Look below for the line with "kingdom: Animalia". Retype it and every line after it to the end, exactly, but leave out the pictures.

_ _ _ _ _

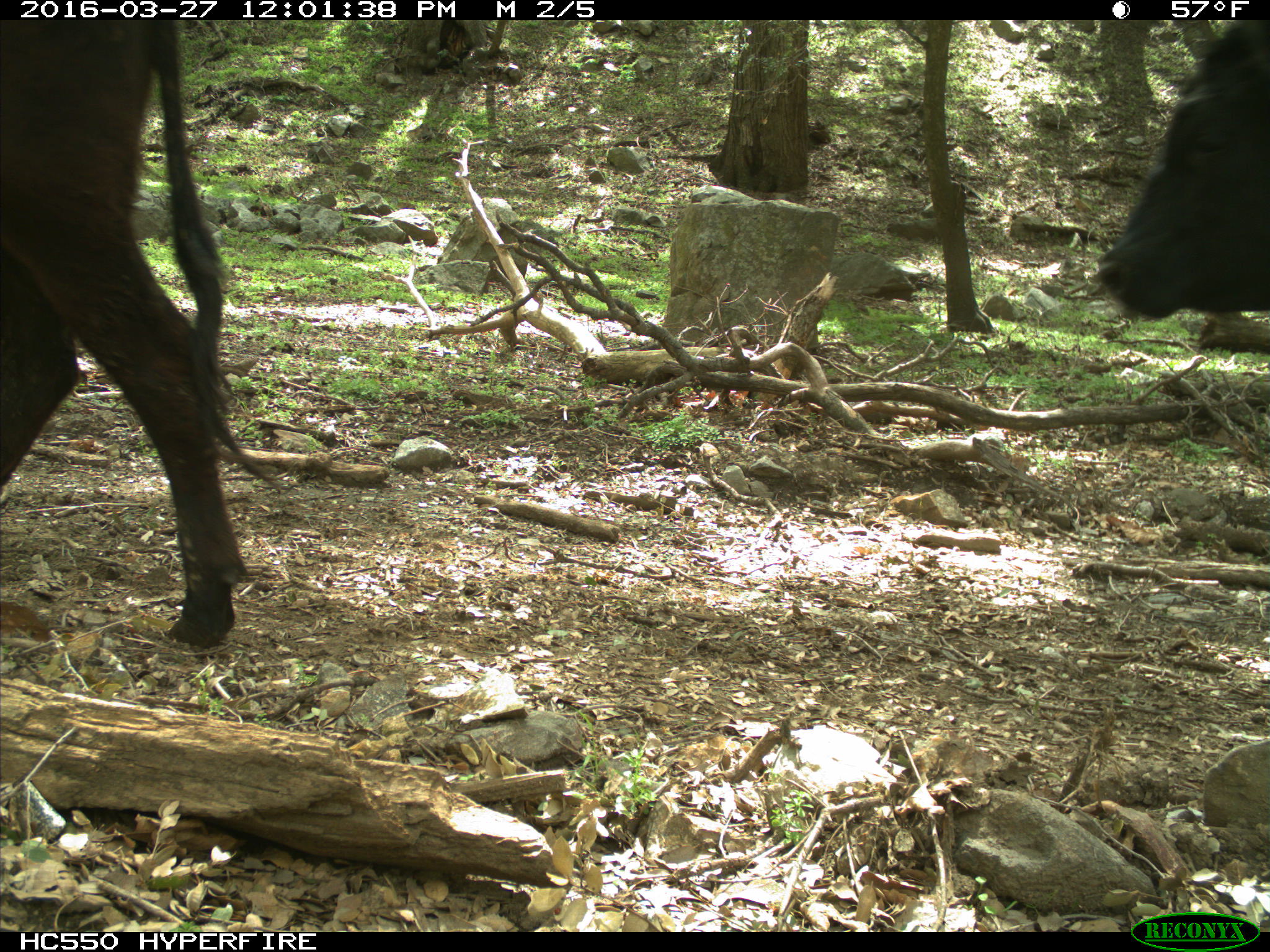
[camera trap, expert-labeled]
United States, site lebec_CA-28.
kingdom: Animalia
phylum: Chordata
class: Mammalia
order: Artiodactyla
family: Bovidae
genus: Bos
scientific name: Bos taurus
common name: domestic cow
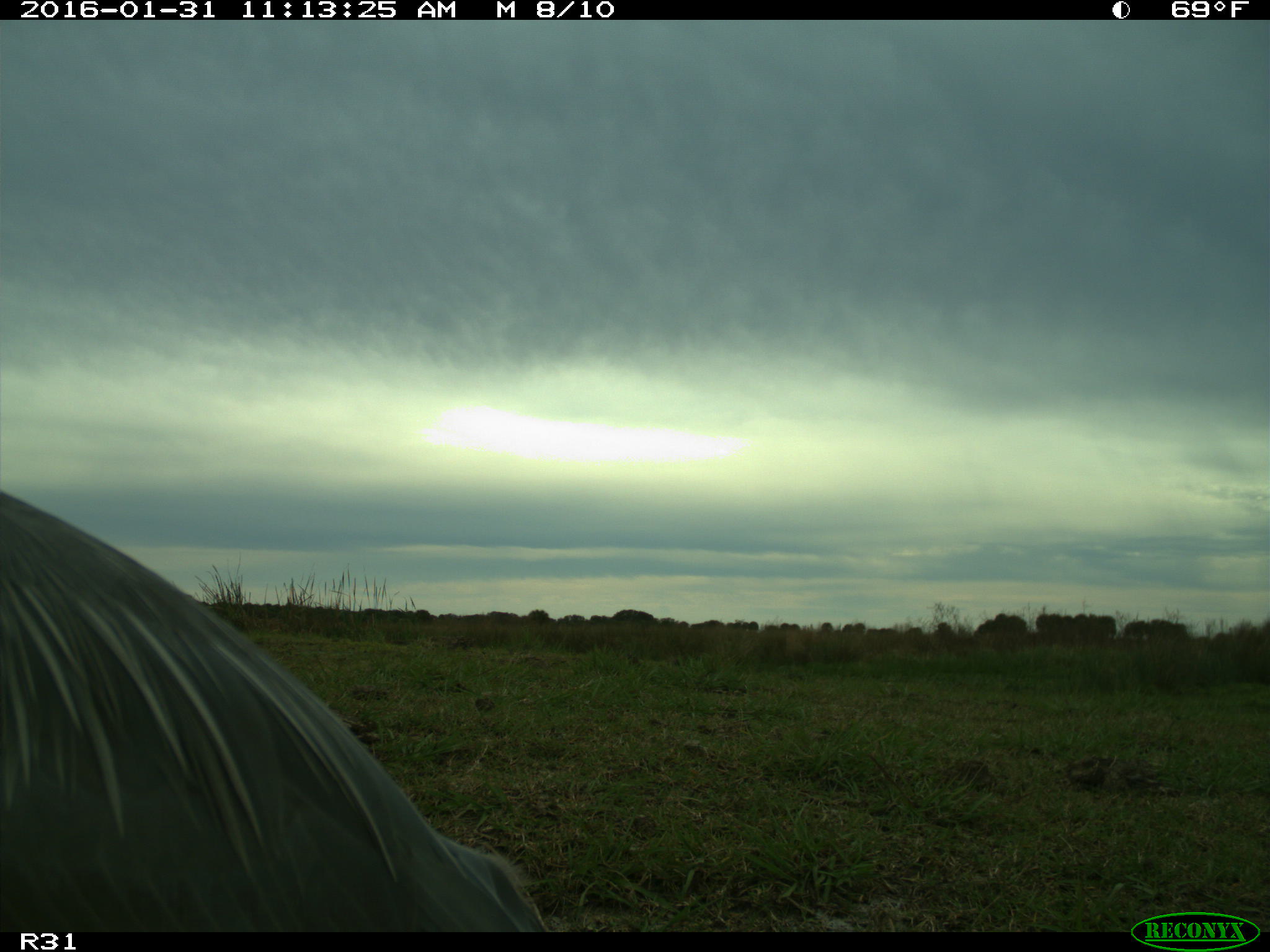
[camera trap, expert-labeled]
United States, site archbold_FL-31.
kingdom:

_ _ _ _ _

* [Result below]
kingdom: Animalia
phylum: Chordata
class: Mammalia
order: Artiodactyla
family: Bovidae
genus: Bos
scientific name: Bos taurus
common name: domestic cow
[camera trap, expert-labeled]
United States, site archbold_FL-31.
kingdom:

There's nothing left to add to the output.